James Shockley
If we look at a map of the United States, we see a major difference between the shapes of the eastern and the western states.
The states in the east are small with at least one irregular border while those in the west are large with mainly straight-line borders. Until recent times, borders were set according to important geological features, such as mountains and rivers. People tended to settle in regions that were easy to reach – mountains and rivers slowed the migrations so a settlement formed naturally within their boundaries.
The eastern states formed from the original colonies that had had most of their boundaries determined naturally. The western states had boundaries largely determined by government functionaries drawing lines on maps.
Blacksburg straddles one of those natural barriers: the Eastern Continental Divide. Waters on one side of the Divide ultimately flow to the Atlantic Ocean; waters on the other side to the Gulf of Mexico.
This is an interesting geographical fact but probably of little interest to most people. It turns out, however, that it had a major impact on the early settlement of Virginia.
The area around present-day Blacksburg started to have settlements around 1750 in what was then Indian territory. The earliest English settlers were the Drapers of Draper’s Meadow; the earliest German settlers were the Prices who settled close to the Price’s Fork area.

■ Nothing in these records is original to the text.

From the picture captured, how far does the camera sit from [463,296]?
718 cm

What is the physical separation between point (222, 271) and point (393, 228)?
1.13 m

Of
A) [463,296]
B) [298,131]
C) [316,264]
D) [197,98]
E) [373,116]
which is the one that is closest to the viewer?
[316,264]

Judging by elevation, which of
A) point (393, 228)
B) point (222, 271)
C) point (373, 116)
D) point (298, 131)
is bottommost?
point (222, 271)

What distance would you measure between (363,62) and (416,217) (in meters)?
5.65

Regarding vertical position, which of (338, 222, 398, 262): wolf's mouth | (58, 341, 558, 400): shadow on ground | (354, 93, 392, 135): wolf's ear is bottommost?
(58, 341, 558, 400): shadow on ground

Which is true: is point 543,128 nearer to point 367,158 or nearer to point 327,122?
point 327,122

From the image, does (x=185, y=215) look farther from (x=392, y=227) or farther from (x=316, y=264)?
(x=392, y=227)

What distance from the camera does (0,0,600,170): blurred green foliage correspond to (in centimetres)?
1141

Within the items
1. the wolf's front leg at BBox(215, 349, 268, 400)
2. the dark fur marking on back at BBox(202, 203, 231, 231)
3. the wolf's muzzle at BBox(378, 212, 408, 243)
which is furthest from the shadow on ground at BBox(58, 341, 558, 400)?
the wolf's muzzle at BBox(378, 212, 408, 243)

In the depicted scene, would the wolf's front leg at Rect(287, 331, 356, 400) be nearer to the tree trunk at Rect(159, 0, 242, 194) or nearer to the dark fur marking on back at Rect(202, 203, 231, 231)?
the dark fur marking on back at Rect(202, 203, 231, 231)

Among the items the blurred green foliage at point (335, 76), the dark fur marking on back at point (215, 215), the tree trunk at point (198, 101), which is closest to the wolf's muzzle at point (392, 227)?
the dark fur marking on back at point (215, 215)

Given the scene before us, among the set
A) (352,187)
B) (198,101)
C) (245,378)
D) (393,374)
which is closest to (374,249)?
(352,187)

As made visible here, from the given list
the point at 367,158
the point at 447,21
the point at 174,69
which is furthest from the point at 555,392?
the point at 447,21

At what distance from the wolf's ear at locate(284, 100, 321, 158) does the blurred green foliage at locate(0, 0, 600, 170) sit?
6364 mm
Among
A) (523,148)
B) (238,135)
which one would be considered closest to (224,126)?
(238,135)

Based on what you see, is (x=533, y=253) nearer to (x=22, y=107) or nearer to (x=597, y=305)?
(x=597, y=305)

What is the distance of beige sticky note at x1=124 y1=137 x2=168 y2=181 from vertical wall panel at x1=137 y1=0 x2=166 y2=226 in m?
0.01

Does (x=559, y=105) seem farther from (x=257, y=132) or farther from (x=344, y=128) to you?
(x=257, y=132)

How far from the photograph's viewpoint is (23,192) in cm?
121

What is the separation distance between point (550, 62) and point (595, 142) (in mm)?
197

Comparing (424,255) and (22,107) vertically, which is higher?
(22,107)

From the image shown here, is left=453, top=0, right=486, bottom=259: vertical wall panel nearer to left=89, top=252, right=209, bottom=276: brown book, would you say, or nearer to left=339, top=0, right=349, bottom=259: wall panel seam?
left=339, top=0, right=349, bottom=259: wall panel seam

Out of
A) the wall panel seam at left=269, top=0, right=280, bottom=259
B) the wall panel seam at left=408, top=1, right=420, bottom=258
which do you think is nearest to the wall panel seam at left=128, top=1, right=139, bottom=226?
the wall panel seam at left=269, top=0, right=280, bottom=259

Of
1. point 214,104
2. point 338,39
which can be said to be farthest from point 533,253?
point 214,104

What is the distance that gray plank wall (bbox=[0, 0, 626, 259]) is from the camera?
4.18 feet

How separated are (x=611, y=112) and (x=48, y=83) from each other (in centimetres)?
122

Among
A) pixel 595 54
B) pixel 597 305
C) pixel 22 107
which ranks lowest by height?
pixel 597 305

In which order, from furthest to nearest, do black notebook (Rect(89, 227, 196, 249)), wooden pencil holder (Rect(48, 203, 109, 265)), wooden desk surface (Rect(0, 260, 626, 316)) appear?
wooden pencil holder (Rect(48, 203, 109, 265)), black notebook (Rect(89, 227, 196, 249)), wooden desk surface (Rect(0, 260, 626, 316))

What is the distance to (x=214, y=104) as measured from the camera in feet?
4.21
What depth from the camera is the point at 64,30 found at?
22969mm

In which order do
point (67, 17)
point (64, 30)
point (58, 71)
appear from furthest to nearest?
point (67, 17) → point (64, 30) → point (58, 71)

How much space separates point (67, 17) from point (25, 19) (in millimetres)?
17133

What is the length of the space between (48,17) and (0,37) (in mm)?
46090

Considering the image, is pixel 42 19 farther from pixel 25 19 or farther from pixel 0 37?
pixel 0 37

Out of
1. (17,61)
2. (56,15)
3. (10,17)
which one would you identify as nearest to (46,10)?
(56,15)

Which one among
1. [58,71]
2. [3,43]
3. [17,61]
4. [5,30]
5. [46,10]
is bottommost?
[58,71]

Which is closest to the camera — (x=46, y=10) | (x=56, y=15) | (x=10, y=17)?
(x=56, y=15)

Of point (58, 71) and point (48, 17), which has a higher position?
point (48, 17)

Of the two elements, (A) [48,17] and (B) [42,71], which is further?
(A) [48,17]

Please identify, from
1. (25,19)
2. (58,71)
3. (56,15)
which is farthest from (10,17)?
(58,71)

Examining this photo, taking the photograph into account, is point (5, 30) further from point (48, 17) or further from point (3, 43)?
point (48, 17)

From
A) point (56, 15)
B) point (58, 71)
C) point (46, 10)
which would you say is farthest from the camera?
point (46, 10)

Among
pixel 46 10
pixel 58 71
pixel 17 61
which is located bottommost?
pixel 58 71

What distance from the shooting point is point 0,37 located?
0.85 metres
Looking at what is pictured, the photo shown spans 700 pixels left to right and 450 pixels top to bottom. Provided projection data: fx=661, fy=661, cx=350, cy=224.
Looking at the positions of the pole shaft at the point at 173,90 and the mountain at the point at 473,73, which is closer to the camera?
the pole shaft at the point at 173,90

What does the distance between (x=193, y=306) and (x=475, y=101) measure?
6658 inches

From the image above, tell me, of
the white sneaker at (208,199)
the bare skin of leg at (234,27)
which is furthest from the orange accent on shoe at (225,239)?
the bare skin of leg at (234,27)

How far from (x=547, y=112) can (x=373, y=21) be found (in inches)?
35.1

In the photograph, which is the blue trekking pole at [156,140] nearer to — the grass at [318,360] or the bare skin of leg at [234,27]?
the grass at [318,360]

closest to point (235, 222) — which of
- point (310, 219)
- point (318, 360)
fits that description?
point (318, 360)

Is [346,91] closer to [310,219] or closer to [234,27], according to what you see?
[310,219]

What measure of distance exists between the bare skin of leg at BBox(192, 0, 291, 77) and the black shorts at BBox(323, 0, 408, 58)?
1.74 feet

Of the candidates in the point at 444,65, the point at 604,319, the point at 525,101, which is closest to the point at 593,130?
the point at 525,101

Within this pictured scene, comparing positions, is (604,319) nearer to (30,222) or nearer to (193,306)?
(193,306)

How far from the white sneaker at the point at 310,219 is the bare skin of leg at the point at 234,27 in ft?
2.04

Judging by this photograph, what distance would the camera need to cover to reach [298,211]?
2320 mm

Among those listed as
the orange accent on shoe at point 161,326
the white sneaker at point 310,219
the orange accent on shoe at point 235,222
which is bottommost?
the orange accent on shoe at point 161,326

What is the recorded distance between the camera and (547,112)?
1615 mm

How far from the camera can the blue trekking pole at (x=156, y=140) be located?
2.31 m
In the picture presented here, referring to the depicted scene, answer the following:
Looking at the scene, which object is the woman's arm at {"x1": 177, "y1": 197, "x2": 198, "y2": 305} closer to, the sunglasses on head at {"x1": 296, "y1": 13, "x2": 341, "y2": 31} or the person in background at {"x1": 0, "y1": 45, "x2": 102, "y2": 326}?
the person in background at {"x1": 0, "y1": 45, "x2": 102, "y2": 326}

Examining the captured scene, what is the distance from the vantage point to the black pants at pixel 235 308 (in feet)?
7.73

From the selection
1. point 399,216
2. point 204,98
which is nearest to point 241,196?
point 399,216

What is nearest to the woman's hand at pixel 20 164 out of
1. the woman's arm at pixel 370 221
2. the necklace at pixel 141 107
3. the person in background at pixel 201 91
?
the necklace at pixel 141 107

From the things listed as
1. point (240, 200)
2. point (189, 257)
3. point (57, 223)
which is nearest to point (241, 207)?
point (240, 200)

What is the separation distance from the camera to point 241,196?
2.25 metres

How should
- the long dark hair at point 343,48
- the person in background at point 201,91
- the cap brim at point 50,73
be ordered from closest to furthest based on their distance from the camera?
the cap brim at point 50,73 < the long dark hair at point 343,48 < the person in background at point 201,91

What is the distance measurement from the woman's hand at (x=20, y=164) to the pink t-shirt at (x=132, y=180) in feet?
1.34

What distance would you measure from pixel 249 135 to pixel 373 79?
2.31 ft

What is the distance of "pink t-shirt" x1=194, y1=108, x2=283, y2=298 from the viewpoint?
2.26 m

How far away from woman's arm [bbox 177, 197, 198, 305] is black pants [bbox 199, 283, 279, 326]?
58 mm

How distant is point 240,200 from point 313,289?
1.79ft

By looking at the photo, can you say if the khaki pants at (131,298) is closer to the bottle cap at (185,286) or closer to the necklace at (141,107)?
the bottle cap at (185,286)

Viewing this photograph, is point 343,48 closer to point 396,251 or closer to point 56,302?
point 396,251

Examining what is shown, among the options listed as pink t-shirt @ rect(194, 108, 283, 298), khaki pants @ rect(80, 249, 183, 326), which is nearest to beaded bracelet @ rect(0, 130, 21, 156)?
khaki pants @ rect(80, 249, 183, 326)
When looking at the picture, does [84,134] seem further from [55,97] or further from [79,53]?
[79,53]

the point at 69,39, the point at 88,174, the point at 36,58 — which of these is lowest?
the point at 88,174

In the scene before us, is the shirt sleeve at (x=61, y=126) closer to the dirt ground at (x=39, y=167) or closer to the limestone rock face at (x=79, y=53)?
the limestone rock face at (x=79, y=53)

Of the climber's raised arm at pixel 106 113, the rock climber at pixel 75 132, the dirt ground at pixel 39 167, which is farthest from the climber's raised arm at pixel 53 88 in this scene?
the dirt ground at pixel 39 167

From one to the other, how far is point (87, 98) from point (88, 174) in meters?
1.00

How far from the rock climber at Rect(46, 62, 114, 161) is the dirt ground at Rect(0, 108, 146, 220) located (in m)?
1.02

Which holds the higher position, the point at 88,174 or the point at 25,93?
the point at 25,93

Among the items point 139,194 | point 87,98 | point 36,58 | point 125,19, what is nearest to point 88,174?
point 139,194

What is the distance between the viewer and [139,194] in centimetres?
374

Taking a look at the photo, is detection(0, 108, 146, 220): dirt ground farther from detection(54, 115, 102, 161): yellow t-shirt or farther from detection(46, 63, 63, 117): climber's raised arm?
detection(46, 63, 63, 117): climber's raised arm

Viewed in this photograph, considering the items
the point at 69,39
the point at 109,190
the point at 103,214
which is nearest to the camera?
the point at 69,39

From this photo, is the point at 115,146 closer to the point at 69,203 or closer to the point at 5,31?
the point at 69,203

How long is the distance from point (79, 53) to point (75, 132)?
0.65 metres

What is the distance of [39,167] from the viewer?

The Germans seem to have been content with farming and quarrying, but English land agents, such as William Preston, made money by selling and developing more and more lands that were traditional Indian hunting grounds.
This came to a head in the Draper’s Meadow Massacre when the Shawnee Indians attacked the Draper’s Meadow settlement, killing several people and abducting several others (for more details, see the book Follow the River).
Some people consider the Draper’s Meadow Massacre to be one of the opening salvos in the French and Indian Wars. Actually those small wars were part of the Seven Years War in Europe with England on one side and France and Spain on the other. (Another part of that war involved Prussia against Austria, France, Russia and Sweden, with England supporting Prussia against France.)
A rearrangement of territories was made as part of the war’s settlement. In particular, France gave up claim to most of its land in America in favor of England. This left England with vast new American territories which it did not have the capability to govern.
The solution, which was part of the agreement between England and France, was the Royal Proclamation of 1763. It ended British settlement of America at the Eastern Continental Divide – right through the middle of modern-day Blacksburg.
Lands to the east of the Divide were designated for English settlers, lands to the west for Indians. This gave the British Crown the right to all future land uses in the newly declared Indian Territory, taking that right away from the Virginia colony.
This did not have much impact on the few settlers who lived here, but it had a great impact on those in Kentucky and Tennessee who now had no official legal status. In spite of this fact, the now illegal migration did not slow down.
New settlers ignored the Proclamation Line and kept pouring into Kentucky and Tennessee from Pennsylvania and New York along the Wilderness Trail through Blacksburg or Christiansburg. It is worth noting that land agent William Preston built his home Smithfield just west of the Divide.
The Proclamation had a great impact on the rich planters in the eastern part of Virginia who controlled the Colonial legislature. They had planned on making vast sums of money by deeding the lands on the western part of the Divide to themselves, and suddenly that chance was taken from them.
England was left impoverished by the war, so King George compounded his problems with the colonies by raising their taxes to help pay off the war debt.
A good argument can be made that the Proclamation of 1763 led Virginia to join the northern colonies to fight for independence from England.
The men in the House of Burgesses did not want to lose a major source of income and did not want to pay additional taxes to England without representation in the English government.
You can see where the Eastern Continental Divide crosses Main Street in Blacksburg at Sunset Boulevard. A blue line currently crosses the street at that point with Continental Divide signs at both ends of the line.
A more permanent marker is planned when Main Street is next resurfaced.
James Shockley writes a monthly history column. He lives in Blacksburg.